Still, they argued, while millions of SNPs and tens of thousands of structural variants have been catalogued so far, more work is needed to find and interpret the genetic variants underlying many human traits and diseases across human populations. And, they noted, bringing together both genome and transcriptome information on the same individuals is one strategy for getting a more refined view of genetic variants and their consequences.
"[T]o gain a more detailed understanding of the genomic landscape of common and rare variants in humans, more individuals from different populations should be whole-genome sequenced at high-depth coverage," they wrote, adding that "comparisons between genomic variants and their corresponding transcriptional profiles from the same individuals need to be performed to help understand the functional aspects of these variants."

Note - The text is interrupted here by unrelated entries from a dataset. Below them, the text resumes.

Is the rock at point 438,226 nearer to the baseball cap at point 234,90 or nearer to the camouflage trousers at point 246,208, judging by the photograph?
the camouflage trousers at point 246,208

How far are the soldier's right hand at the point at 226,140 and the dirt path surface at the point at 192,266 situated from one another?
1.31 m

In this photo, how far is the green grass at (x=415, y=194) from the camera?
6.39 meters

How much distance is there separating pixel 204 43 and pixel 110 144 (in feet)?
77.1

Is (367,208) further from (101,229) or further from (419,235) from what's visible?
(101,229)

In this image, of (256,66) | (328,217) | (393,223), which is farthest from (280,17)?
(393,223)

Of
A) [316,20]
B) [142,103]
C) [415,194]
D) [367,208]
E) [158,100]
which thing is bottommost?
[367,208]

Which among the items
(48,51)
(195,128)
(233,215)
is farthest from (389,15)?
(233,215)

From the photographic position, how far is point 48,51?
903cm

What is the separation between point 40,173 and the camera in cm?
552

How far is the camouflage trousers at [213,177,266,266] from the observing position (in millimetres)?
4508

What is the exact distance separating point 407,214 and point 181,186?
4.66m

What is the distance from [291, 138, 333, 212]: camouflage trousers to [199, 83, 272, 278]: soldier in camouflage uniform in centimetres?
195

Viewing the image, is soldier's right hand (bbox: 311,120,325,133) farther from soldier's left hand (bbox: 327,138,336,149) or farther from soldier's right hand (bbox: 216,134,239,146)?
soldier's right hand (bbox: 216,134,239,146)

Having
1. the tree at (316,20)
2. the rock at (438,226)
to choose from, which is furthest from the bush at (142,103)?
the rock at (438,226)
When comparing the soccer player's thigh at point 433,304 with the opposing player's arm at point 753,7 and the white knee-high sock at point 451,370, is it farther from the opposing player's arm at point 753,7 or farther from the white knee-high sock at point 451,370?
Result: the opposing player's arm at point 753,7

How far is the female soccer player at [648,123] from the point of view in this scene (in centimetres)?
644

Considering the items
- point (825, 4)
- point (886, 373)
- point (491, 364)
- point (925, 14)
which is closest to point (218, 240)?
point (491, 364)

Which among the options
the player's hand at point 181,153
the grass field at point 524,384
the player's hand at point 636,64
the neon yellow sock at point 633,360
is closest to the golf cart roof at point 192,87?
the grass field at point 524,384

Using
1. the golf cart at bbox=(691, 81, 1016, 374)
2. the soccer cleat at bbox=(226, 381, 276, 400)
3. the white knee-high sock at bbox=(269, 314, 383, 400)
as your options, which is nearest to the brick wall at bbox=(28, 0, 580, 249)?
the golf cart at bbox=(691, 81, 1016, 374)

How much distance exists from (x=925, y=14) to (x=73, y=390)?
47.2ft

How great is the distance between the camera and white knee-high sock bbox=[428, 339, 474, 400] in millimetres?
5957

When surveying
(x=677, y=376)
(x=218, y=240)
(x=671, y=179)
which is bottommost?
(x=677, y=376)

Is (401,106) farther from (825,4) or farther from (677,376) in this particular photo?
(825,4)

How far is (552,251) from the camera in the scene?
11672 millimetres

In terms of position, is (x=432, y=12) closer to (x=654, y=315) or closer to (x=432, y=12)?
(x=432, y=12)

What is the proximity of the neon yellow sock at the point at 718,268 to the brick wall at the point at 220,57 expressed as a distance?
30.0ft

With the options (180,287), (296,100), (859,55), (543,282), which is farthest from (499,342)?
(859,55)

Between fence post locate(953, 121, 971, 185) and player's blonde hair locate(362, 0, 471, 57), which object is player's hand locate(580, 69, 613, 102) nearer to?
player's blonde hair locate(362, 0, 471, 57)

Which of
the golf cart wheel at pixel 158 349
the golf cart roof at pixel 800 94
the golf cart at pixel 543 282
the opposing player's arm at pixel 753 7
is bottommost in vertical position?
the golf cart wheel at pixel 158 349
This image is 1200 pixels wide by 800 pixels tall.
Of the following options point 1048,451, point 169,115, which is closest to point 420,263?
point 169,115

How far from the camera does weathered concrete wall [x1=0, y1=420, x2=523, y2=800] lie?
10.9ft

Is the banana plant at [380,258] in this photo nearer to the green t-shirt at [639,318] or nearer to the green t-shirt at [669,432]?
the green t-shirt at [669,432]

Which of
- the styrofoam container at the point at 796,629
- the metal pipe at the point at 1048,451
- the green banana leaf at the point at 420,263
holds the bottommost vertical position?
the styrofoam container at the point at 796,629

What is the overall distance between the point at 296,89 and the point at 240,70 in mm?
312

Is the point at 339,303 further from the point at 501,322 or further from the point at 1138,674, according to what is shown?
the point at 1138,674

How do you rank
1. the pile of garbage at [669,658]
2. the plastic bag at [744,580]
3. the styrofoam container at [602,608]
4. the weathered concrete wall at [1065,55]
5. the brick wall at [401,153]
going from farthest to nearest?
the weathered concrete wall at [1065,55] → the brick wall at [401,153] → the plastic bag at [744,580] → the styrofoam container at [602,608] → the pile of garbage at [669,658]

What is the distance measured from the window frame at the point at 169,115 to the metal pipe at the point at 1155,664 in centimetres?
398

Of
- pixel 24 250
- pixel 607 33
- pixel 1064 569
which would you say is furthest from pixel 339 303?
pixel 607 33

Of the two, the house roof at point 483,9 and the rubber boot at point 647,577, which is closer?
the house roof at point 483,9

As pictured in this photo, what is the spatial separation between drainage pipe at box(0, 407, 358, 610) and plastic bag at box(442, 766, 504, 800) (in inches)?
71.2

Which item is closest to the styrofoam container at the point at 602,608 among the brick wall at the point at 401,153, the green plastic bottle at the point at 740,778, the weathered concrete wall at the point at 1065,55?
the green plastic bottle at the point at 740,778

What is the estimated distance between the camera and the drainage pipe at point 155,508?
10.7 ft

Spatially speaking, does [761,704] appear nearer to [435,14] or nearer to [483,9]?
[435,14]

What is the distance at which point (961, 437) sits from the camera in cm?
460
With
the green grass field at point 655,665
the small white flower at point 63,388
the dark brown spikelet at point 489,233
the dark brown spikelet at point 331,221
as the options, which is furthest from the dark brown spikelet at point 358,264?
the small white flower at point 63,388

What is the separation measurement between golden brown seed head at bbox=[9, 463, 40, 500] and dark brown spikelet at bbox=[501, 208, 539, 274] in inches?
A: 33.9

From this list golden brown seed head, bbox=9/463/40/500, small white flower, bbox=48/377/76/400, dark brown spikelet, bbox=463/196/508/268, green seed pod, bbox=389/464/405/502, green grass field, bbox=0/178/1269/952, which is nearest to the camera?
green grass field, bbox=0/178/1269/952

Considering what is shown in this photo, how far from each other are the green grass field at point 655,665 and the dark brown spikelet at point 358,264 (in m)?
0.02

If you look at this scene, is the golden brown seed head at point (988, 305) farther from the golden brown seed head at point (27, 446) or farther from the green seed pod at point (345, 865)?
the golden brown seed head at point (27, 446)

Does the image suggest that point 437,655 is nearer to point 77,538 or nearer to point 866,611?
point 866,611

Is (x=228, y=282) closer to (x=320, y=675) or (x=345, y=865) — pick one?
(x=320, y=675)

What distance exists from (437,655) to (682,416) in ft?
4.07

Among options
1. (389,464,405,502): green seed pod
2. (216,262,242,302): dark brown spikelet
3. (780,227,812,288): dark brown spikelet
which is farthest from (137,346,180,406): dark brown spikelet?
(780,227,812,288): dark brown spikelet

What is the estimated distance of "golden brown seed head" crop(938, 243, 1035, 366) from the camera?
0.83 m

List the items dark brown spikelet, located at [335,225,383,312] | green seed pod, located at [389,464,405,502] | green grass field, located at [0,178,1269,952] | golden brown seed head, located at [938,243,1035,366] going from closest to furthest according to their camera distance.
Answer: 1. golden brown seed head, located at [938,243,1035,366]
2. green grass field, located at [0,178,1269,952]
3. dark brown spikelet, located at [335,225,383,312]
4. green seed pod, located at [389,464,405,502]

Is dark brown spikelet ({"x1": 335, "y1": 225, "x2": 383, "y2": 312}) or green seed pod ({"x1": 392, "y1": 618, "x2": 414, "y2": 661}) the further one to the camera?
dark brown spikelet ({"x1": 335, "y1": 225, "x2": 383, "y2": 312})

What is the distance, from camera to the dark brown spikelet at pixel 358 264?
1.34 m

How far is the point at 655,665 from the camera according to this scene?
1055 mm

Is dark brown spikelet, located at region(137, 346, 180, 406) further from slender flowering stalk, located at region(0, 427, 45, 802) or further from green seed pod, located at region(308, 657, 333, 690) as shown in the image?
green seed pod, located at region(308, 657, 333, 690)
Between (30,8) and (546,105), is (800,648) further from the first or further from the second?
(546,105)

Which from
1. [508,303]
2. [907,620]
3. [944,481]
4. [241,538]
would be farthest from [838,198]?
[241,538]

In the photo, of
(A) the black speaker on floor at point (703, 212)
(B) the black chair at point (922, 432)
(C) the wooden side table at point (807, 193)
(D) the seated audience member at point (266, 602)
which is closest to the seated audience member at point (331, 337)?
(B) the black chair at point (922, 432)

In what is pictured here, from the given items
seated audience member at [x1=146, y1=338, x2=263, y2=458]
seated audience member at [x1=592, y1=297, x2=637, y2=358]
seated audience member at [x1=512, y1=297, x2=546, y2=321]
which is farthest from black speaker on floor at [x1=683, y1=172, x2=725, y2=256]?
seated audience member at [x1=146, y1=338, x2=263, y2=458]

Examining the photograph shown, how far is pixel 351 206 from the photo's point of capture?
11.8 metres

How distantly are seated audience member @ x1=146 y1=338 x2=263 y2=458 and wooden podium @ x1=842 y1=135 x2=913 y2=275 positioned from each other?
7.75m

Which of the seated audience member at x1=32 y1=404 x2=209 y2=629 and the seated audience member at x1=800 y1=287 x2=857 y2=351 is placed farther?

To begin doing this in the Korean populations, the researchers used the Illumina GAIIx and Life Technologies SOLiD platforms to sequence the genomes of five men and five women from Korea to an average of around 26 times coverage using DNA from blood samples.
For another six Korean men and two women, they captured protein, microRNA, and other non-coding RNA sequences with the Agilent SureSelect Human All Exon Kit before sequencing the exomes to an average depth of nearly 64 times.
During their subsequent analyses, the researchers detected 35,740 SNPs in the exome sequences and 8.37 million SNPs in the genomes, including roughly 1.83 million that hadn't been reported in the past. Almost three-quarters of the newly undetected SNPs seem to be quite rare, turning up in just one of the 10 genomes sequenced, they explained, while the rest appear to be more common within the Korean population.
Overall, each genome contained between 3.45 million and 3.73 million SNPs, including around 8,431 non-synonymous SNPs, on average, they reported.
When they combined their genome and transcriptome data, the team found a set of 86 so-called "super nsSNP" genes that were more likely to harbor non-synonymous SNPs than typical genes in the Korean individuals tested. Of these, more than half — 57 percent — were genes linked to either sensory or immune-related processes. And, researchers noted, many fell in parts of the genome that are known to be copy number variable.
The 10 Korean genomes also contained nearly 1.2 million small insertions and deletions, and nearly 5,500 large deletions in 1,348 regions, while 15,697 indels turned up in the eight exomes. Almost a third of the indels from the whole-genome sequences were not housed in the dbSNP database.
Based on the linkage disequilibrium patterns between the rare and common variants detected in the genomes and exomes, the researchers argue that many of the SNPs on existing microarrays would likely miss certain variants in the Korean population.
"[O]ur findings suggest that a substantial number of Korean common functional variants may not be tagged well by neighboring 'tagging' SNPs on microarrays," they explained. "These results suggest that many association studies may have fundamental limitations, especially for populations that were not included in the initial [linkage disequilibrium] assessments on the human genome."
When the researchers used Illumina paired-end sequencing to sequence messenger RNA from lymphoblast cell lines generated from blood samples for 17 of the individuals, they found 4,414 transcripts that hadn't been annotated in the past but which turned up in at least two of the newly sequenced transcriptomes. Of these, 111 were found in all 15 individuals included in the researchers' experimental data set.
And by bringing together their genome and transcriptome data, the team uncovered a slew of sites at which RNA sequences in transcripts didn't jive with the DNA sequences coding for these transcripts.
Of the 1,809 of these so-called "transcriptional base modifications" that they detected, 188 of the TBMs occurred within protein-coding genes and another 1,621 were found in untranslated regions in the genome, hinting that these TBMs may be important to consider for those doing disease and other studies.
"The TBMs may affect the susceptibility of complex diseases because they are likely to modify mRNA stability and to change amino acids of protein sequence," the researchers concluded. "A combination of deeper genome and transcriptome sequencing of a variety of tissues from more individuals, including those clinically affected, will be necessary to assess the complete profile and the functional impacts of TBMs."